Sunday, February 10, 2008

Time that with this strange excuse Pardoned Kipling and his views

There was a certain political tendency in the United States around 1900. Historians call it the Progressive movement. I think it interesting how Kipling depicts "progressive" as almost a slang term in a novel he wrote around then:
"'Allus can, till we begin to dress daown. Efter thet, the heads and offals 'u'd scare the fish to Fundy. Boat fishin' ain't reckoned progressive, though, unless ye know as much as dad knows.'" -- Rudyard Kipling, Captains Courageous, 1897
"'I tell you, Harve, there ain't money in Gloucester 'u'd hire me to ship on a reg'lar trawler. It may be progressive, but, battin' that, it's the putterin'est, slimjammest business top of earth.'" -- ibid.
"'Dad's sot agin 'em on account o' their pitchin' an' joltin', but there's heaps o' money in em. Dad can find fish, but he ain't no ways progressive - he don't go with the march o' the times. They're chock-full o' labour-savin' jigs an' sech all.'" -- ibid.
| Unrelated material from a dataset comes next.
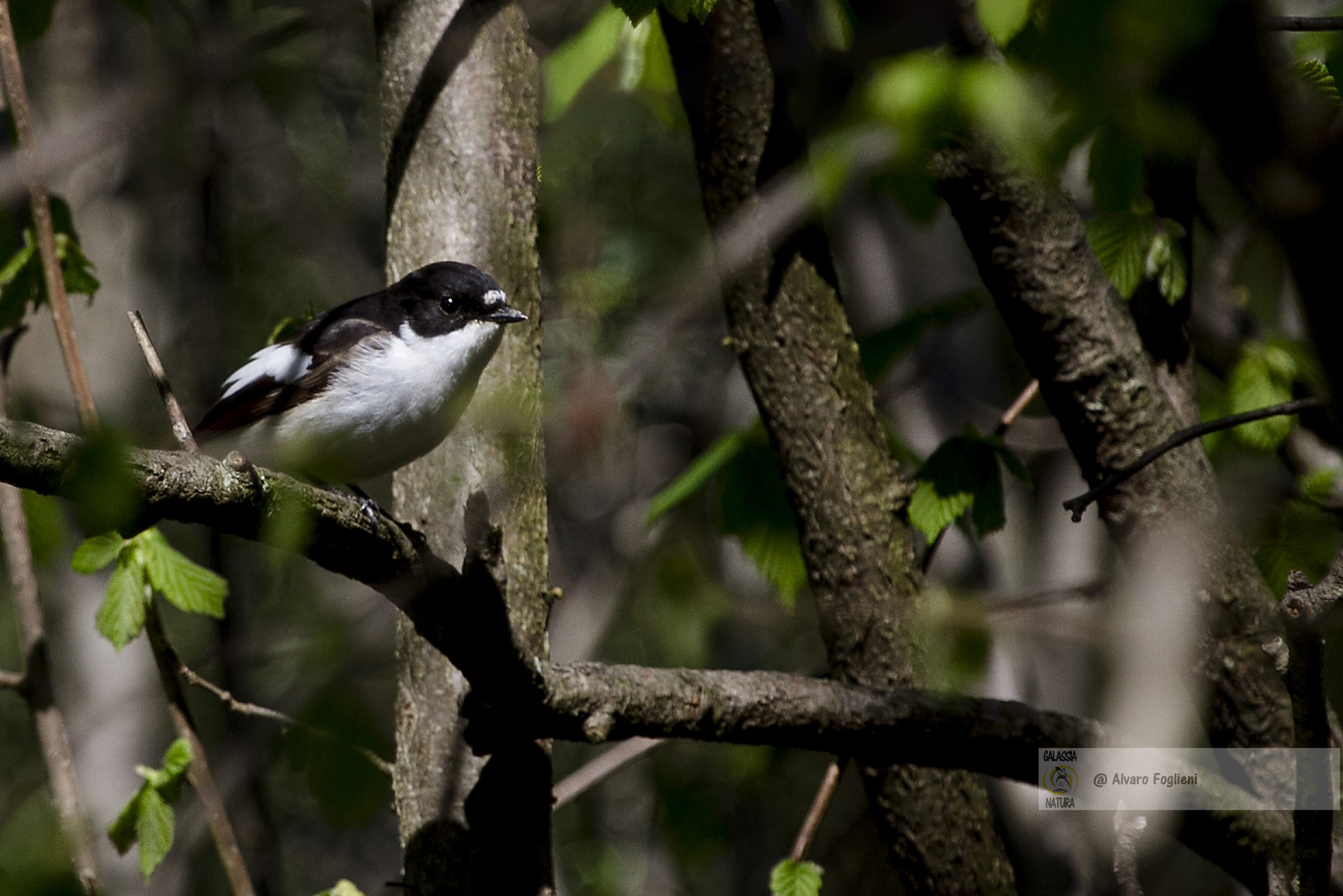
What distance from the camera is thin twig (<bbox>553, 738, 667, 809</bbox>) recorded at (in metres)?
3.35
"'We know it ain't, but there's no goin' in the teeth o' superstition. That's one o' the advantages o' livin' in a progressive country.'" -- ibid.
"'Why didn't that Eastport man bid, then? He bought his boots. Ain't Maine progressive?'" -- ibid.
"'Huh! I guess I'm as enlightened and progressive as the next man, but when it comes to a dead St. Malo deck-hand scarin' a couple o' pore boys stiff fer the sake of a thirty-cent knife...'" -- ibid.